**CHALLENGES**
- A) Answer these questions using the knowledge graph storage passage:
(i) What does the study fuse loose data fragments to establish?
(ii) What is named as the core technology of distributed data storage?
(iii) What does EAGRE compress the RDF data graph into?
- B) Pick up the knowledge graph storage passage after its final sentence and carry it forward.

Keywords

1 Introduction

Presently, the relationship between the graph structure of strong connections and the dynamics of data puts an increasingly high load on storage technology [1]. The succession of problems accompanying the processing of massive amounts of data has prompted the development of large-scale knowledge graphs [2], and with their powerful semantic processing capabilities, new solutions to the problems have been made possible [3]. Combined with the structural characteristics of dynamic fragmentation knowledge, this study focuses on the advantages of a graph database in dealing with strong relational data and fuses loose data fragments to establish a knowledge graph network with strong links.

The core technology of distributed data storage is graph partitioning, which divides the graph into several subgraphs and then assigns these subgraphs to different computing nodes [4]. A large number of domestic and foreign experts have researched and improved on the partitioning methods. Combining the characteristics of the resource description framework (RDF) [5] graph data structure in the Semantic Web and parallel computing in a distributed environment, EAGRE [6] compresses the RDF data graph into an entity graph and uses the METIS algorithm to divide it. However, because the current distributed storage method of graph data is mostly based on static horizontal segmentation of the file, a query on it may require a large number of jump accesses between the cluster partitions when the graph is traversed, affecting the query performance.

Image-linked spatial questions:
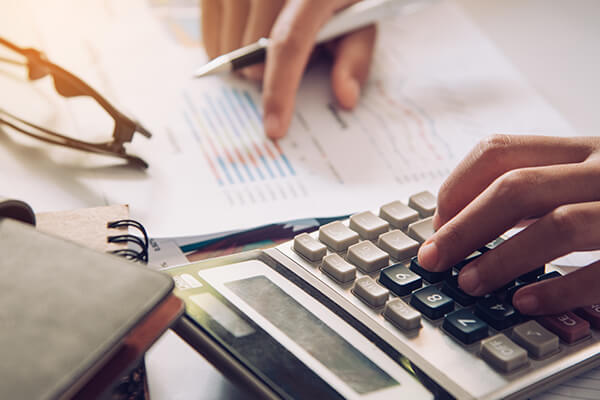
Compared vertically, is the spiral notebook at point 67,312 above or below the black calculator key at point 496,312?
above

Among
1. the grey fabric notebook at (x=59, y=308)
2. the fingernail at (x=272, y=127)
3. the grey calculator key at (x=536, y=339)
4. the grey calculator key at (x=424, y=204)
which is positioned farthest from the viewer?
the fingernail at (x=272, y=127)

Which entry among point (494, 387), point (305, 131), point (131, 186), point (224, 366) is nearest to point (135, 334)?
point (224, 366)

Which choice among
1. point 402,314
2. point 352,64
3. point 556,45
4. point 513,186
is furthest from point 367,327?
point 556,45

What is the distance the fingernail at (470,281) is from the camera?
13.3 inches

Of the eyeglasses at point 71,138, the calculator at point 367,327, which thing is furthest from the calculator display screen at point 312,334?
the eyeglasses at point 71,138

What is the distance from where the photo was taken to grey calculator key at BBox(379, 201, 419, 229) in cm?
40

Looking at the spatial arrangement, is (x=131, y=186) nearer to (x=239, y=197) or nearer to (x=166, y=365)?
(x=239, y=197)

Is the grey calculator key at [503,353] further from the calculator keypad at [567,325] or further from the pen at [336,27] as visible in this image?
the pen at [336,27]

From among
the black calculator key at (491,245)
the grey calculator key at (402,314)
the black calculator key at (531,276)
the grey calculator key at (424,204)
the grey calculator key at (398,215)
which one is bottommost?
the black calculator key at (531,276)

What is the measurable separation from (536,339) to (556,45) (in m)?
0.53

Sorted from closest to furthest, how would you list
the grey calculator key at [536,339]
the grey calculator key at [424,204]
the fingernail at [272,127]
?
the grey calculator key at [536,339] → the grey calculator key at [424,204] → the fingernail at [272,127]

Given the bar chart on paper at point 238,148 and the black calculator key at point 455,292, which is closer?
the black calculator key at point 455,292

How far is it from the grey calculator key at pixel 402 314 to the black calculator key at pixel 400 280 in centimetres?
1

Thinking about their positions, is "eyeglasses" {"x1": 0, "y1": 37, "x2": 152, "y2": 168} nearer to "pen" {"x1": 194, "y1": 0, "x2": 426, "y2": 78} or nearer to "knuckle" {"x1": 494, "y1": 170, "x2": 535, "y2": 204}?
"pen" {"x1": 194, "y1": 0, "x2": 426, "y2": 78}
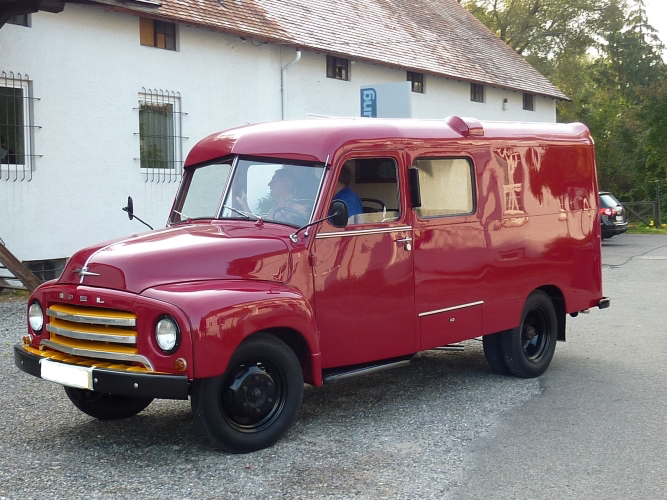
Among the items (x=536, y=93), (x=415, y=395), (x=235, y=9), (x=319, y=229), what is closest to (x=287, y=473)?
(x=319, y=229)

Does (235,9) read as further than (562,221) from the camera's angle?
Yes

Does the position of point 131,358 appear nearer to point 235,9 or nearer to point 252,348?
point 252,348

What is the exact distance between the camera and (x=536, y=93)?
110 feet

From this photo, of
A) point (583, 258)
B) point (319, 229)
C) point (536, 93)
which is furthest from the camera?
point (536, 93)

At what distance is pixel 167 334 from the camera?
5355 millimetres

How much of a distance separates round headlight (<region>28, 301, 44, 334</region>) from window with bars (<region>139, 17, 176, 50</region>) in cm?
1194

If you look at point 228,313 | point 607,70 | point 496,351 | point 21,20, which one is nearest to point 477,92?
point 21,20

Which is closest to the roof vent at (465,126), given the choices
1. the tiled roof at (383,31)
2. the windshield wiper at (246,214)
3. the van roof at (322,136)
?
the van roof at (322,136)

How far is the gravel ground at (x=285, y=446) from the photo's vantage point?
5.10 metres

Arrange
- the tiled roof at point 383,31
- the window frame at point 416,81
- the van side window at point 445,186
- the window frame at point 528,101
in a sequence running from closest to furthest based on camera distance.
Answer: the van side window at point 445,186 → the tiled roof at point 383,31 → the window frame at point 416,81 → the window frame at point 528,101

**RESPONSES TO THE TASKS**
- A)
(i) A knowledge graph network with strong links.
(ii) Graph partitioning.
(iii) An entity graph.

- B)
This study aims to minimize the jump access between partitions, achieve an optimal storage to enable fast queries, improve the overall retrieval efficiency, and complete the real-time distributed storage of the dynamic graph database. For the demonstration, we constructed an urban safety knowledge graph in this study, taking into consideration the characteristics of the graph data and the load balancing requirements in distributed clusters. We applied the Metis+ algorithm to optimize the distributed storage process and the segmentation and storage of the original graph data. We then performed a balance strategy to store the real-time inflow of knowledge fragments. Finally, the effectiveness of the storage and retrieval algorithm was verified by experiments.

2 Proposed Method

This paper describes the application of the Metis+ algorithm on the constructed urban safety knowledge graph, which is mainly divided into three phases: (1) RDF data graph to graph database mapping; (2) graph data distributed partitioning; and (3) distributed dynamic knowledge fragment storage. The distributed partitioning of the graph data is further divided into two parts: the roughening combined with heavy edge matching (HEM) [7], an edge fusion algorithm, and the segmentation algorithm combined with the weighted leveled nested dissection (LND) algorithm.

2.1 Graph Roughening Combined with HEM Edge Fusion Algorithm

Suppose there are k partitions in the Neo4j [8] distributed cluster. The storage capacity of each partition is M, and thus, the total cluster capacity is kM. P = |P(1), P(2), …, P(k)| is the sum of all current partition storage states, and |P(i)| indicates the total number of nodes in the partition with subscript i (1 ≤ i ≤ k).

When the graph Gi = (Vi, Ei) is roughened to the next level graph Gi+1 = (Vi+1, Ei+1), the matching is performed by selecting a larger weight, which can reduce more weights in the roughening graph. The method proceeds to find the maximum matching of edge weights, that is, to find the vertex V in all adjacent unmatched vertices of the vertex U to maximize the weight of the edge euv, and the algorithm complexity of the method is O(|E|). Figure 1 shows an example where the label graph GL is initialized to the weighted undirected graph GL0.

Fig. 1.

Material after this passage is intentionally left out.